Close

Acorde: unraveling functionally-interpretable networks of isoform co-usage from single cell data

Angeles Arzalluz-Luque, Pedro Salguero, Sonia Tarazona, Ana Conesa

Posted on: 25 May 2021

Preprint posted on 9 May 2021

Arzalluz-Luque et al. present acorde, a computational pipeline that integrates bulk long read and single-cell short read RNA-seq to quantify isoform co-expression and co-usage networks at single-cell resolution.

Selected by Bobby Ranjan

Categories: bioinformatics, genomics

Background

There are a number of relevant questions regarding the importance of splicing for cell identity and function that can only be resolved by evaluating isoform expression at the single-cell level.

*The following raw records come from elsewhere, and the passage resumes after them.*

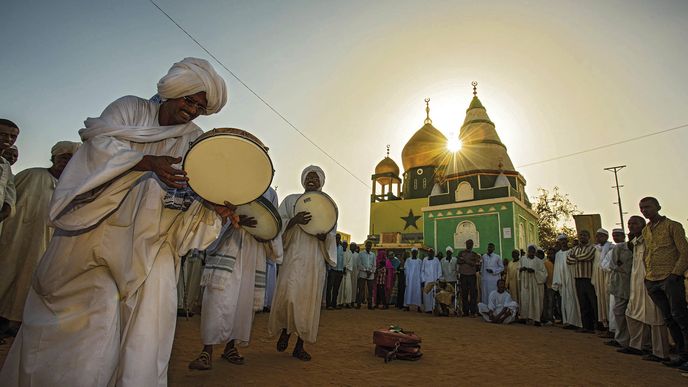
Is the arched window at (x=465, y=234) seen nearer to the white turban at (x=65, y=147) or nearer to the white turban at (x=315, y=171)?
the white turban at (x=315, y=171)

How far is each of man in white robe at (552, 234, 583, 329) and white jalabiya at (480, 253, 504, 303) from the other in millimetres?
2381

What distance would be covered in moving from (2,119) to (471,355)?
5.74 metres

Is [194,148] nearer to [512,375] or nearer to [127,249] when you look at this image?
[127,249]

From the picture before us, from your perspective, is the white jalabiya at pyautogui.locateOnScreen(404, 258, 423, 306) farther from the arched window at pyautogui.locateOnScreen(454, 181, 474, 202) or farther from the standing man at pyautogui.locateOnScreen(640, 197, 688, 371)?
the arched window at pyautogui.locateOnScreen(454, 181, 474, 202)

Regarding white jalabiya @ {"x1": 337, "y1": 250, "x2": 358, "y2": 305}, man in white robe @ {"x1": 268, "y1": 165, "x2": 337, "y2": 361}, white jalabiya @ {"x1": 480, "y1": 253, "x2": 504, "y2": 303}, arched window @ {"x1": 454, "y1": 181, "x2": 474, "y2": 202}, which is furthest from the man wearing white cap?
arched window @ {"x1": 454, "y1": 181, "x2": 474, "y2": 202}

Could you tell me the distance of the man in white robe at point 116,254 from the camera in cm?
163

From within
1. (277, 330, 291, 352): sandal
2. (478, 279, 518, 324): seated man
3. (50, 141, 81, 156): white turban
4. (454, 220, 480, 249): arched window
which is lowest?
(277, 330, 291, 352): sandal

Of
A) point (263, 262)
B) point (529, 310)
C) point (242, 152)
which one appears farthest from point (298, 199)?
point (529, 310)

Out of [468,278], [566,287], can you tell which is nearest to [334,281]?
[468,278]

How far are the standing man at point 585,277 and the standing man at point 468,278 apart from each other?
3010mm

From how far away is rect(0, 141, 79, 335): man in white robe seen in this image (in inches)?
161

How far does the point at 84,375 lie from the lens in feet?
5.28

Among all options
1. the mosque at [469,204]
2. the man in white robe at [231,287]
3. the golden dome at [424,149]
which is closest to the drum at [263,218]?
the man in white robe at [231,287]

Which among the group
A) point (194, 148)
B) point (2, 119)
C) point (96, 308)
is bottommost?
point (96, 308)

Integrating alternative splicing (AS) and gene expression changes has led to the discovery of cell subtypes and states that were otherwise not detected, thus hinting at the presence of coherent isoform variation. Further, co-expression relationships between transcript variants from different genes have not yet been investigated.

However, the uncertainty of short read-based isoform quantification and the heavy 3’ end bias of popular scRNA-seq methods has made investigating alternative splicing and isoform expression dynamics a challenging task. Although long read sequencing is able to alleviate these issues, its intrinsic sequencing depth constraints result in limited isoform diversity.

In this preprint, Arzalluz-Luque et al. present acorde – an end-to-end, data-intensive pipeline that integrates bulk long-reads and scRNA-seq to quantify and analyse isoform expression at single-cell resolution. They applied this pipeline to study the mouse primary visual cortex, using published scRNA-seq Smart-Seq2 (Tasic et al.) and bulk ENCODE PacBio long-read (Wyman et al.) data.

 

Key Findings

Figure 1. acorde workflow.

1.    acorde provides an end-to-end computational pipeline to quantify and analyse isoform expression at single-cell resolution

acorde employs a hybrid strategy where bulk long-reads and single-cell short reads are integrated to estimate isoform expression at the single cell level. To alleviate the limitations of extant correlation metrics in the single-cell context, Arzalluz-Luque et al. developed a novel strategy to obtain noise-robust correlation estimates in scRNA-seq data, and a semiautomated clustering approach to detect modules of co-expressed isoforms across cell types (together known as the percentile correlation-based clustering approach). The authors additionally re-defined and implemented Differential Isoform Usage (DIU) and coDifferential Isoform Usage (coDIU) analyses in order to leverage the multiple cell types contained in single-cell datasets. Finally, they incorporated a functional annotation step in which several databases and prediction tools were integrated to add isoform-specific functional information

(Figure 1).

2.    Percentile correlation-based clustering outperforms existing correlation and ρ proportionality metrics.

The percentile correlation-based clustering proposed as part of acorde was benchmarked against Pearson, Spearman and zero-inflated Kendall correlations, and the ρ proportionality metric. Of the 5 strategies compared, ρ proportionality came closest to the percentile correlation, but failed to control for unclustered transcripts (Figure 2).

 

Figure 2. Evaluation of percentile correlation-based clustering. From left to right, the metrics used are: (i) mean proportion of pairwise correlations > 0.8, (ii) percentage of unclustered transcripts, (iii – iv) the co-expression metric’s effect on clustering. (iii) mean Jaccard Index (JI), and (iv) standard deviation of JI.

3.    Isoform selection exhibits cell-type-specific variation

To quantify the expression of the long read-defined isoforms at the single-cell level, the authors applied acorde to study the mouse primary visual cortex using published scRNA-seq Smart-Seq2 (Tasic et al.) and bulk ENCODE PacBio long-read (Wyman et al.) data. Interestingly, the number of coDIU genes linking isoform co-expression clusters was dependent on cluster sizes, but showed no direct relationship with the similarities between expression profiles, suggesting that coordinated isoform usage mechanisms may produce strong cell type-level shifts in isoform selection. Indeed, in the Tasic et al. dataset, a high proportion of coDIU interactions were detected for highly expressed isoforms in neural cell types. While isoform clusters with high neuronal expression were among the largest in size, it may be plausible that co-splicing be at the core of primary visual cortical neural function regulation.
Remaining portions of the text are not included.